1.2 Credit Data Integration

Credit reporting is part of the financial infrastructure, and the quality of credit data has priority over the size of the data. With the deepening of Internet financial remediation, China has officially promoted the P2P online lending institutions to access the Central Bank’s credit reporting system and Baihang Credit. The access of Internet financial data has brought greater challenges to the data quality management of credit bureaus. Unlike traditional financial institutions with a high degree of data normalization, Internet data sources are multi-source, diverse, and multi-domain [3], and the data integration is difficult with high cost. The data access institutions of Baihang Credit cover many fields such as online small loans, P2P platforms, consumer finance, and Internet bank. Their businesses, customer groups, and data formats are different, and their business levels are uneven [4]. Once the business operations of some institutions are not standardized, or the data is not strictly submitted in accordance with uniform standards, or even false data is submitted, the credibility of the entire credit reporting system will be reduced, which will have a great negative impact on credit management.

1.3 Credit Data Security

Data security incidents have occurred frequently in the credit reporting industry. In September 2017, Equifax, one of the three largest personal credit bureaus in the United States, suffered the most serious cyber-attack since its establishment, resulting in the disclosure of personal key information of approximately 150 million customers. According to the data released by the National Internet Emergency Center (CNCERT) in China, in the year of 2019, a total of more than 3,000 important data breach risks and incidents were discovered in China.
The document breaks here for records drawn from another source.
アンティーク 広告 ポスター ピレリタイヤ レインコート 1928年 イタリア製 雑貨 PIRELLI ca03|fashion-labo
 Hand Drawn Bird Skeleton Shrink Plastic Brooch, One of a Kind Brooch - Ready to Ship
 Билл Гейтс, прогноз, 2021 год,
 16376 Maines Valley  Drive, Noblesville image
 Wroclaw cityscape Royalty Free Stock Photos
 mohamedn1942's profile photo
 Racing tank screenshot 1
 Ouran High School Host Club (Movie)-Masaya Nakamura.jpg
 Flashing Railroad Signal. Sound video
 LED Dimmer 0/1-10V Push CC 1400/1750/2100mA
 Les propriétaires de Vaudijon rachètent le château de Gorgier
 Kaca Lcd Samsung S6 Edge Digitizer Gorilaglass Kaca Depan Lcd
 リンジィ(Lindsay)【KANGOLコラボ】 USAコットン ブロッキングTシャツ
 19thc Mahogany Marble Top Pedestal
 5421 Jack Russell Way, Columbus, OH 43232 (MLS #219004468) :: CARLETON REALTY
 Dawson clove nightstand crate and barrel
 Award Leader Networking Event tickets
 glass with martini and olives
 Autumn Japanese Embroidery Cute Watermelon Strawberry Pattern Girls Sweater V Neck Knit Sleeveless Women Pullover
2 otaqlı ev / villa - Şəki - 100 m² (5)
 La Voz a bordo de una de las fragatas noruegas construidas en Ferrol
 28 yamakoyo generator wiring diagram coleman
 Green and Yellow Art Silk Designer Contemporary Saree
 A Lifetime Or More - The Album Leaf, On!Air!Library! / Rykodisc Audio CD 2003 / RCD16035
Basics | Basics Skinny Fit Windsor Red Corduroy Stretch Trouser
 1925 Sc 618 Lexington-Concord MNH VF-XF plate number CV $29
Mainstream databases such as MongoDB, Elasticsearch, SQL Server, MySQL, and Redis have been exposed to have serious security vulnerabilities that may lead to the risk of data leakage.

While promoting the integration and sharing of credit data between institutions, it is necessary to technically guarantee the security of the system and data. The credit reporting system should implement strict access mechanism, identity verification and permission control for data access institutions, set up database access security settings, and minimize potential data security risks such as vulnerability utilization, DDoS attacks, and brute force cracking.

1.4 Personal Information Protection

The risk of personal information leakage in China’s credit service industry is severe. In 2019, many big-data risk-control companies were investigated and prosecuted for using web crawlers to illegally crawl personal data. Some online loan Apps excessively claim user authorization, and collect personal information beyond the scope, resulting in rampant phenomena such as “routine loans” and violent collection. In the era of big data, personal information protection has become the focus of global attention. Both the EU’s General Data Protection Regulation (GDPR) and the US California Consumer Privacy Act (CCPA) have been promulgated, giving detailed descriptions of the rights enjoyed by information subjects and the obligations of data controllers [5]. China’s big data industry has entered a period of rectification, and the “Personal Information Protection Law”, “Data Security Law” and other related laws will be introduced in the near future, placing stricter requirements on privacy protection in the credit reporting industry.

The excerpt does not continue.